Yeah, i am still watching this one. The presentation would have been given, possible speculation on how well it was received maybe???

I'm sure there will be some announcement made very shortly.


----------



## purple (18 June 2007)

agree; $7k is not much in the overall picture. I'm trying to find answers to the appreciating sp.

Late last year there was large volume at the $0.10 level, i'm tryingto trawl through the company website to see who the top shareholders are...that might have been some smart money if it wasn't options expiring.

throughout 2007 the directors have upped their stakes; albeit all in small amounts, but BOD also upped its stake in CXC.

for a $14million market capped company, they do have a vision and wanna get somewhere.


----------



## Purple XS2 (30 January 2011)

BioMD havng a great month, after wandering around the $0.020's & $0.030's for much of 2010. Last trading at $0.05. For my part, just one more trading day till the end of ASF's January stock-picking competition, with my BOD narrowly in the lead, so let's give the thread a prod, see if anyone's out there ...

BioMD's last 4C quarterly gives them about 12 months cash burn; however the BODOA oppies expire December 2011, and they represent a major funding/dilution:

There's some 80,000,000 oppies (at $0.04 strike) and at present 120,000,000 odd head shares, so _if_ the share price holds up and the oppies are converted, there's another couple of years at the current burn rate.

DYOR on this one, but the prospects for commercialising their surgical technology make this a very interesting play. 

Discl: hold heads and oppies


----------



## Purple XS2 (8 February 2011)

*BOD* today gave the market a little prod by publicising a brokers' report (Southern Cross equities).

Slightly curious in that the report is something of an overview of a number of companies in the Aust biotech sector, and mentions BioMD is passing as it were.

Made me wonder if this wasn't a scrap thrown on the bonfire to forestall a speeding ticket from the ASX. Given that BOD hasn't incurred a 'please explain' from the ASX yet, it could be that BOD's management expect accumulation to continue.

Discl: still holding, of course. But I might sell just a few and get a new(er) motor. 
Gloat/famous last words: Wonder if anyone has ever won the tipping comp 2 months in a row with the same stock? :dance:


----------



## Purple XS2 (14 February 2011)

(don't mind me if I just talk to myself: I'm really quite harmless)

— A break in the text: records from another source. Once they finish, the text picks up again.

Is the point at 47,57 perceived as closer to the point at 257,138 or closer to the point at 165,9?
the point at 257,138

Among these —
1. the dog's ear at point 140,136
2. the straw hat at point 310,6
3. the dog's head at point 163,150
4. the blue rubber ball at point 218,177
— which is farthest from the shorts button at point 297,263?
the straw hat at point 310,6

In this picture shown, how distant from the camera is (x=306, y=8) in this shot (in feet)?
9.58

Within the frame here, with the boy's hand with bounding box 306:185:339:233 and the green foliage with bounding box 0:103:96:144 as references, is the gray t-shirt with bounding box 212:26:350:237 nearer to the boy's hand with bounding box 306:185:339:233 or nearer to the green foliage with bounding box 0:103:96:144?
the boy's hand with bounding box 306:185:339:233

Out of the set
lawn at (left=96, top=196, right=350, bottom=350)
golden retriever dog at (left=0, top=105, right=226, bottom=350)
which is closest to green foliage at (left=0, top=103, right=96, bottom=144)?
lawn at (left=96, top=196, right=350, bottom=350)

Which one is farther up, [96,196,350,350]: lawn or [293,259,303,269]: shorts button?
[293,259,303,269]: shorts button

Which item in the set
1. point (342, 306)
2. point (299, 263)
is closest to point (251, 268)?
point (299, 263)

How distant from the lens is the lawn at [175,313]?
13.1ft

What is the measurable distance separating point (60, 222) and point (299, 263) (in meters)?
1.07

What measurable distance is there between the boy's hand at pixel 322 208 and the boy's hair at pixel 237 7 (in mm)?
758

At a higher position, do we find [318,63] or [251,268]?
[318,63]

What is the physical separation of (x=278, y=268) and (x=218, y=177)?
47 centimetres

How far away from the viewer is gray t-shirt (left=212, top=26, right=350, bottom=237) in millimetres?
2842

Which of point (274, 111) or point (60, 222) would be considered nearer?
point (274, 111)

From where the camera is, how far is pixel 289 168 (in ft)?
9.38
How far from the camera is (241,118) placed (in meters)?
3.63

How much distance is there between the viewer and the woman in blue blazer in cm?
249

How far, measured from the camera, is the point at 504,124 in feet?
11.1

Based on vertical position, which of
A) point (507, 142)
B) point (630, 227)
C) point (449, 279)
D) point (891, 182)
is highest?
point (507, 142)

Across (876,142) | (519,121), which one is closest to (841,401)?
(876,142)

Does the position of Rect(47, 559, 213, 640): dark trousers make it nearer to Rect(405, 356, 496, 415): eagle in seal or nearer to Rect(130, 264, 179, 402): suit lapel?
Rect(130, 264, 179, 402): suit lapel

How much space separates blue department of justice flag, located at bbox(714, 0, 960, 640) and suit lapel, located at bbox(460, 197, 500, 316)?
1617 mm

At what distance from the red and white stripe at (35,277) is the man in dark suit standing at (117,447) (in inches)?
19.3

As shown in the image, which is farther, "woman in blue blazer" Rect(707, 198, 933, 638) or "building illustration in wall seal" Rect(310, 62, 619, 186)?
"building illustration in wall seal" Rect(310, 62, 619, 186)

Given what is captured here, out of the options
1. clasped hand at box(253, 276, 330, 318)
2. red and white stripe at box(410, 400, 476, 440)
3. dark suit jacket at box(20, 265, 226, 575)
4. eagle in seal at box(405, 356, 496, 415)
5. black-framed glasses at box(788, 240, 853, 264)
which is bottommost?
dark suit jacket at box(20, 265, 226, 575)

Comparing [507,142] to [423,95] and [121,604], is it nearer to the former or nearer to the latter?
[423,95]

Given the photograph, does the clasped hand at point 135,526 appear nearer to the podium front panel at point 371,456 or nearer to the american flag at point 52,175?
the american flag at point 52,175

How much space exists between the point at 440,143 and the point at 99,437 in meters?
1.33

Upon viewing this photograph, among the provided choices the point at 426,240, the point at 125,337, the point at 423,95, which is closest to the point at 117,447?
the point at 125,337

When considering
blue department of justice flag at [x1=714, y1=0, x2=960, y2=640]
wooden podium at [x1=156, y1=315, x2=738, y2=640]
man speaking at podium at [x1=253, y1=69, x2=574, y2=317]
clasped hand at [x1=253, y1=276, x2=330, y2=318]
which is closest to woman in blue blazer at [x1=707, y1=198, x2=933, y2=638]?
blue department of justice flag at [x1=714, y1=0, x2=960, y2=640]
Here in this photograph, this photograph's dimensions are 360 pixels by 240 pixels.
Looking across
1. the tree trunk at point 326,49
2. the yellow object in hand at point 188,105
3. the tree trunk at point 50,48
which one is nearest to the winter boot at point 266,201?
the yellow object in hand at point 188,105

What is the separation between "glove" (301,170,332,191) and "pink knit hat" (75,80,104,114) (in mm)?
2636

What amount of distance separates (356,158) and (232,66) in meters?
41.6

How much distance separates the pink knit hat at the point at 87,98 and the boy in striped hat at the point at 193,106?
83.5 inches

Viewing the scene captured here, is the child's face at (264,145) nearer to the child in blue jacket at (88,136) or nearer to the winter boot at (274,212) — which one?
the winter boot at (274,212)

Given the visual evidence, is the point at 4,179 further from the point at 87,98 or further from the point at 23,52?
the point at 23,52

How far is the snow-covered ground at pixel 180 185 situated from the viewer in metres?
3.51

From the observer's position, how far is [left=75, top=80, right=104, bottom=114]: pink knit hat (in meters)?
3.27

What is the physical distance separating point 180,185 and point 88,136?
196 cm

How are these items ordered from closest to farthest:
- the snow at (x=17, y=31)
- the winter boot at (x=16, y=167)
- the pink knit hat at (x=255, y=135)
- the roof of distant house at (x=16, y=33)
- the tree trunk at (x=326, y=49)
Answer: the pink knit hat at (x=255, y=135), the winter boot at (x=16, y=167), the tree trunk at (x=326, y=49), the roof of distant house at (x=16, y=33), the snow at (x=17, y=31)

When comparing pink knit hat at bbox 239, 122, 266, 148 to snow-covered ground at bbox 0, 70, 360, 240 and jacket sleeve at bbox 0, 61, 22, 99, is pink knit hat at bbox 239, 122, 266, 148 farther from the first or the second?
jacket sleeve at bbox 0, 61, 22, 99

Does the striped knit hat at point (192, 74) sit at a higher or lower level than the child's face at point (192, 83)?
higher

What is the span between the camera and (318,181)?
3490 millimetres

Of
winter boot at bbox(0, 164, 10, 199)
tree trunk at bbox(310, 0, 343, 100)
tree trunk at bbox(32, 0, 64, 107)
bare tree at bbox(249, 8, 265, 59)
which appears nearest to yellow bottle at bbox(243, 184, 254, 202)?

There I was gloating shamelessly on the ASF February tipping comp thread, when fellow poster _explod_ said:
"... what if the news is not as good as expected? What if the trading halt stays in place till March...?"

Nah, I thought: BOD said they were going to put out news before today's opening ...

So what they put out this morning was a request for suspension of trade, no mention of how long for. The ASX cover note to the suspension mentioned a "potential capital raising", which was amended a couple of hours later to the correct (if utterly vague) BOD expression of "potential transaction".

So it's a waiting game, no idea of how long, and next-to-none of for what we're waiting. 

At least, I believe we now know it's _not_ a cap-raising.


----------



## skc (15 February 2011)

I believe BOD has just won the 'widest spread' competition.


----------



## grandia3 (15 February 2011)

so the announcement turn out to be a bad news?


----------



## Purple XS2 (15 February 2011)

grandia3 said:


> so the announcement turn out to be a bad news?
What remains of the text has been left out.